During the course of work, the team analyzed existing wiki engines: Confluene, IBM connections, Mediawiki, Xwiki. For the content and knowledge storage system, the following was viewed: wikipedia, imdb, web knowledge base on Apple, Samsung, Tesla and other sites. Free wiki engines such as mediawiki allow you to implement a solution as quickly as possible, but have limitations on integration and scalability.
Next steps
Currently, the development is carried out in two directions: one team is engaged in integration with existing services, the second is working on the Presentation Layer (PL) of all applications, is leading the development of IT and service architecture and provides technical support for related development.
We decided to use Atlassian Confluence as a targeted backup solution. This will increase the reliability and scalability of the solution by an order of magnitude, taking into account the future number of users - more than 300,000, as well as significantly increase functionality due to additional plug-ins that can be purchased or created by yourself.

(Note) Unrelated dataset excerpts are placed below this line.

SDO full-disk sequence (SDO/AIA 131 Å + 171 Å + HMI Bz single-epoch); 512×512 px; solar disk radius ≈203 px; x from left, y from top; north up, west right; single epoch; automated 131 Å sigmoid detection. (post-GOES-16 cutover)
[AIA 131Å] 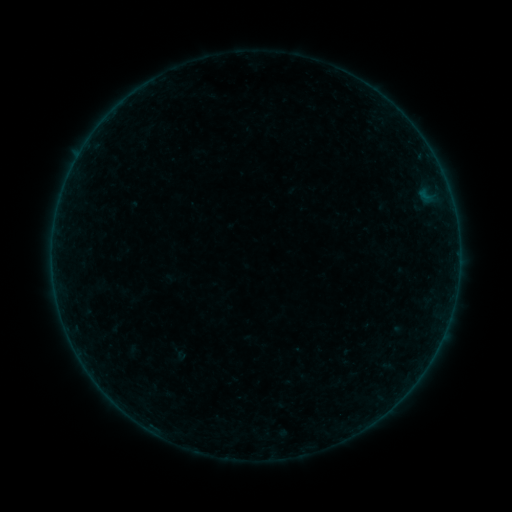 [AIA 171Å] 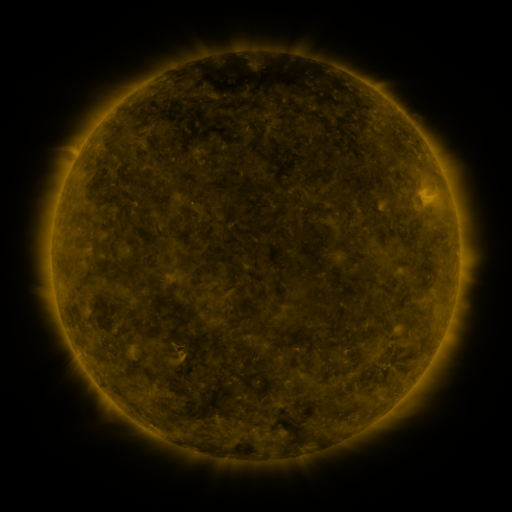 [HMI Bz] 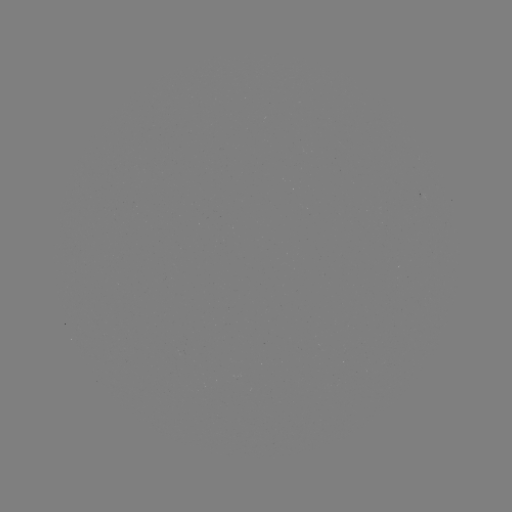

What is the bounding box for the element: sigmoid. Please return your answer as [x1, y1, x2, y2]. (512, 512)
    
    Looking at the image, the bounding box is [163, 340, 192, 364].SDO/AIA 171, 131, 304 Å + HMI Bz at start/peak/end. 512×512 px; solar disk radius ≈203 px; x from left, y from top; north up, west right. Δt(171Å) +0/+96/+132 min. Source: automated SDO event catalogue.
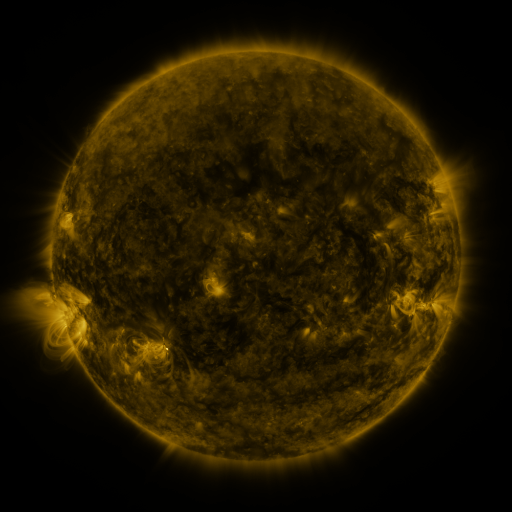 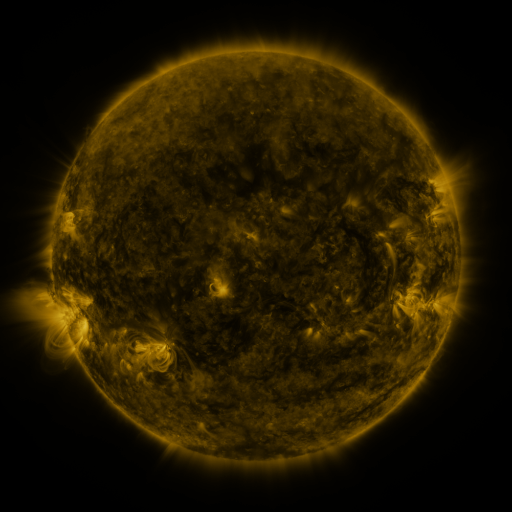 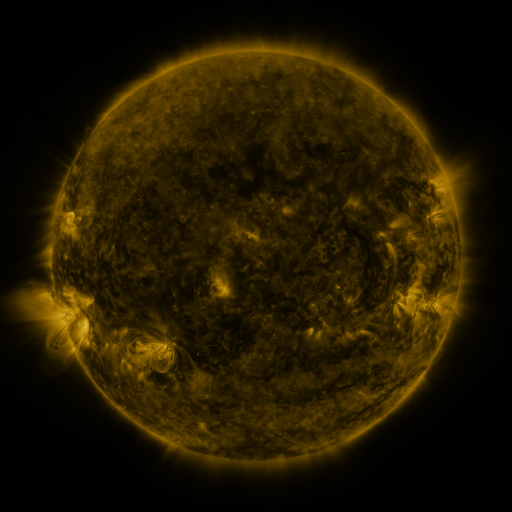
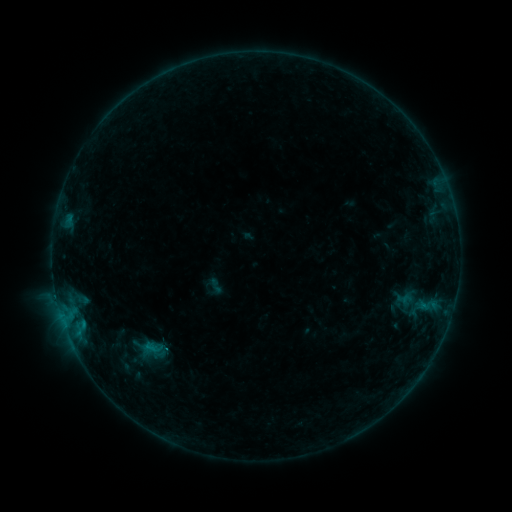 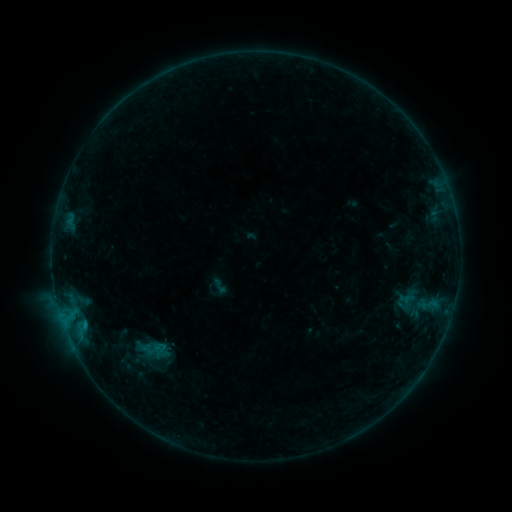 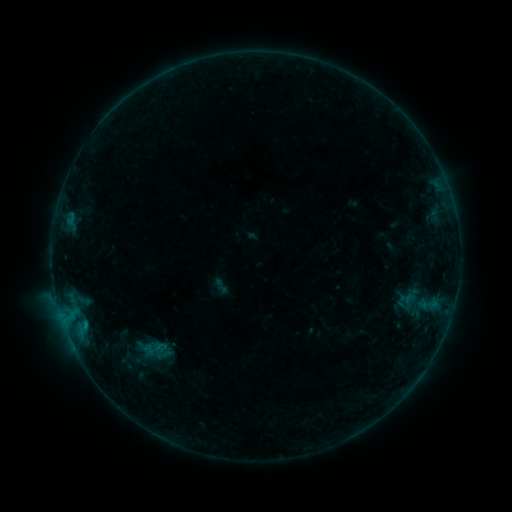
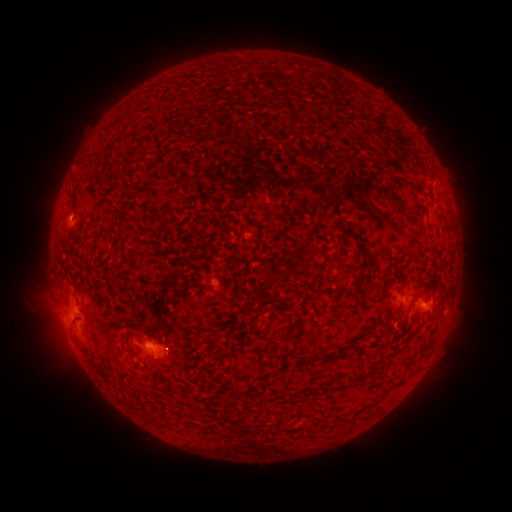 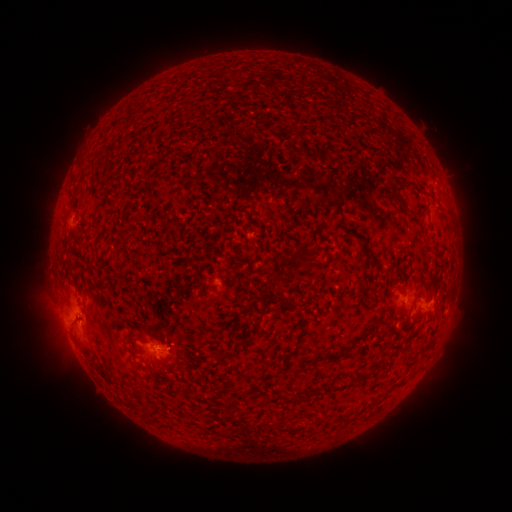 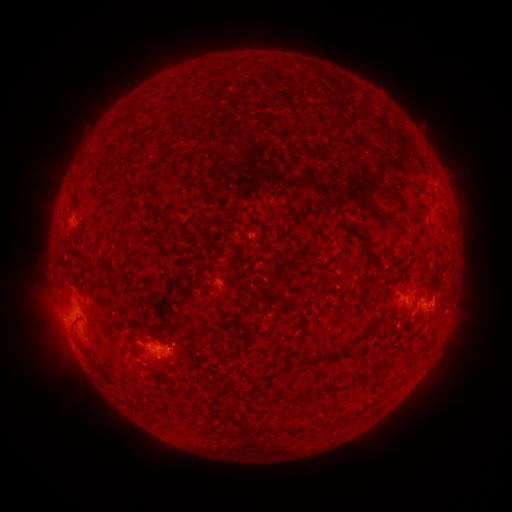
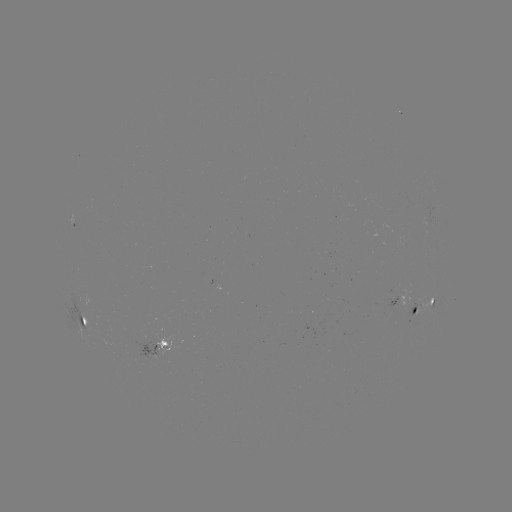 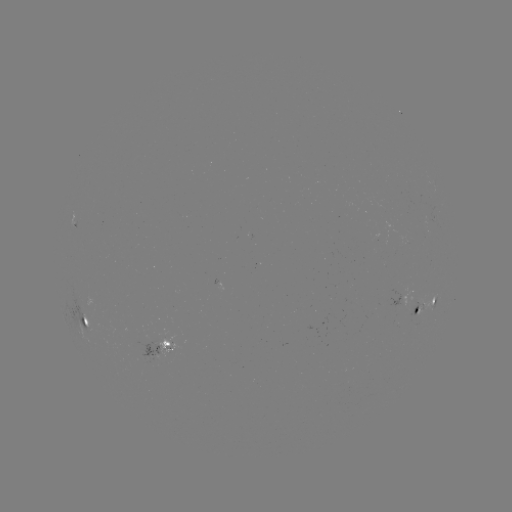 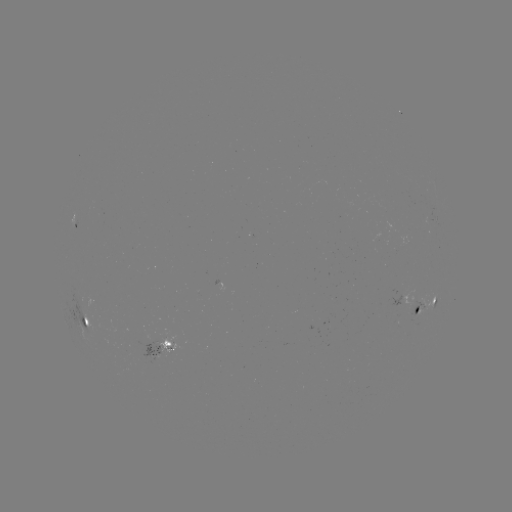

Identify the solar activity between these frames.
emerging-flux region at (158, 339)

Pleased with the content editor - one of the most advanced in terms of functionality, while it has a clear and simple interface. The wide range of services and APIs that the system provides simplifies integration with it.
Work continues, in future publications we will talk about the implementation of a targeted solution and the practice of fixing bugs.
Have you encountered the task of creating such a service?
The most popular programming languages used by engine developers are PHP, Java, Perl, C #, and Python. In our Java stack is the basis, so we suggest chatting in the comments and choosing the best wiki engine written in Java.